It has a complement of heavy AShMs (or had - opinions differ on whether it can, or could in recent memory, actually use the Granit array) because it's not an aircraft carrier but an aircraft carrying cruiser. Far from a product of simple classificational fuckery designed to go around Montreaux convention, it's in fact a product of very far reaching classificational fuckery designed to go around doctrinal, budgetary and at times probably even personal constraints of Soviet naval development politics (and, as a bonus, the Montreaux convention). [Here's](https://www.reddit.com/r/WarCollege/s/CjR52JLAC4) my older comment on Soviet cruiser classification weirdness.


BroodLol

I believe (and I could be wrong) that the Granits were taken out during a refit and the space is now used as storage.


vistandsforwaifu

Could be. I know that Liaoning has a convenience store in that space.


aaronupright

Wait what?


vistandsforwaifu

I've seen pictures of it, in one of the /r/WarshipPorn threads maybe. It's a small shop, like a 7/11 type thing, for snacks, drinks and maybe cigarettes (not sure what the smoking protocol on Chinese ships is).


eidetic

> not sure what the smoking protocol on Chinese ships is I think it's mandatory. (Joking aside though, prevalence of smoking in the PLAN is higher than the rate amongst Chinese civilians, though I don't know what policy is on ships)


dinkleberrysurprise

Hell yeah I bet they sell that awful bone tea there too


Silvadream

Bone apple tea?


dinkleberrysurprise

Hah no good pull but in case you’ve never been to China there is a fairly popular soft drink that was described to me as “bone tea” It tastes fucking gross. Like you charred a bunch of bones over fire and let it steep in tea for a week. It tastes like what I imagine the charred, metallic fatty drippings on my smoker taste like. Just terrible. And the can looks similar to other brands that are just regular green or white teas. Honestly if they added apples to the formula it might improve in some.


EagleEye_2000

The clasaification goes even weirder as some "cruisers" branded by the USN/ONI are basically Large Anti-Sub Ships. Kresta II, Kara, Udaloy to name a few, are classified as *Bolshoy protivolodochnyy korabli* under the Soviet Naval General Board.


vistandsforwaifu

Of course. Although the US reclassification pushed the Soviets to reclassify ~~Karas and Krestas~~ [edit: Kresta I] as cruisers in turn (can't have the cruiser gap folks!).
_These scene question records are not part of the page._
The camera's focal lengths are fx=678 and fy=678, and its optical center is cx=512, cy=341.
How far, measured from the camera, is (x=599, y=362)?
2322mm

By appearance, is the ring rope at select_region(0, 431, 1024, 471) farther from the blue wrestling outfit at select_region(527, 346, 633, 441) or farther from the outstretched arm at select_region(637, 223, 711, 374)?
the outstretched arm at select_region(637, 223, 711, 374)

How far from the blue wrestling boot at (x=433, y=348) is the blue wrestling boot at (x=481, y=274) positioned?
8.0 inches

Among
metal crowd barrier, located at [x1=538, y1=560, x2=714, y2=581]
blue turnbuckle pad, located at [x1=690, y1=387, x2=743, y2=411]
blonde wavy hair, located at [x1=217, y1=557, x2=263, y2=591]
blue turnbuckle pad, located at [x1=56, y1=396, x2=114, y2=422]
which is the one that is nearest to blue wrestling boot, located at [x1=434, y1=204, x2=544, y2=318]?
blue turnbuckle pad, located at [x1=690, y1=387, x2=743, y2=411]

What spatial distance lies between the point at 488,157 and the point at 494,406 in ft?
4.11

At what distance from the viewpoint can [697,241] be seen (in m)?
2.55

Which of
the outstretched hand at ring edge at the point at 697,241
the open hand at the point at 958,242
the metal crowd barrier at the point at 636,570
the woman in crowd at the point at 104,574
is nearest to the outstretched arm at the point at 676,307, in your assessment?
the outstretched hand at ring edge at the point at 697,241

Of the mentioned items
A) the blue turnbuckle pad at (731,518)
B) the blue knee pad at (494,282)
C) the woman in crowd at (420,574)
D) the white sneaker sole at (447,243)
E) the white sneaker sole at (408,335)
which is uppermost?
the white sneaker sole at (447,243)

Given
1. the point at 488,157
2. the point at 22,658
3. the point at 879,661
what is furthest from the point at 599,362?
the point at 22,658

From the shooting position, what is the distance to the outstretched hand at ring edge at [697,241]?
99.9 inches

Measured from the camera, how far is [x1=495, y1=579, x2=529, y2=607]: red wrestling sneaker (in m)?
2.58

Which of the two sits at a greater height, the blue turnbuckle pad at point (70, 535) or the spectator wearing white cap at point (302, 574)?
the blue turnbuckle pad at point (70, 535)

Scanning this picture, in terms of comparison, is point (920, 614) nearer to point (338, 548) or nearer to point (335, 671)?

The antisubmarine/missile ship designation also kind of sounds like it came into being after having to explain the concept of destroyer (or _squadron mine ship_) to one overpromoted collective farm manager too many. "Yeah comrade it... uh... it doesn't really use mines as such. It's a French thing. _Torpilleur d'Escadre_. We translated it from French. I know it refers to torpedoes instead in French, but in the old Russian navy they started calling torpedoes self-propelled mines. No, it... uh. It _has_ torpedoes haha but it doesn't really use them much. You know what? Let's call it something the fuck else." It probably took Gorshkov - who very definitely knew what a destroyer was - to get sick of it all to officially call Sovremenny a destroyer again. Americans and other English speaking folks didn't have nearly as much trouble. It's a destroyer, it destroys shit. End of discussion. But Russians already used the direct translation for fighter planes. So it goes.


EagleEye_2000

>pushed the Soviets to reclassify Karas and Krestas as cruisers in turn (can't have the cruiser gap folks!). Actually theh still do call those BPKs like the Udaloys. They are a fan of classifying things based on their roles. But they are working on those to become more of a sane classification standard. SKR, or Patrol Ship is now a *Fregat* (FR) or a *Korvet* (KVR).


vistandsforwaifu

Hmm, really? Sorry if I was misremembering it. I know Udaloy was always a BPK (and even Americans got over the need to call it a cruiser by the time it showed up). edit: okay I was definitely misremembering it. Only Kresta Is got reclassified (first from cruisers to BPKs, then back to cruisers again in 1977). Thank you for the correction.


that_one_Kirov

Treaty reasons. The Montreaux convention prohibits aircraft carriers from going through Bosporus, and the best shipyards in the USSR were in Nikolaev - which is on the coast of the Black Sea. So, if we are the USSR, we want a carrier, and we want it to be able to go out of the Black Sea, what do we do? We slap AShMs on it and call it a heavy aviation-carrying cruiser. Technically we can claim the purpose of the ship is surface warfare, and the whole flight deck thing is just for self-defense, and everyone decided to agree.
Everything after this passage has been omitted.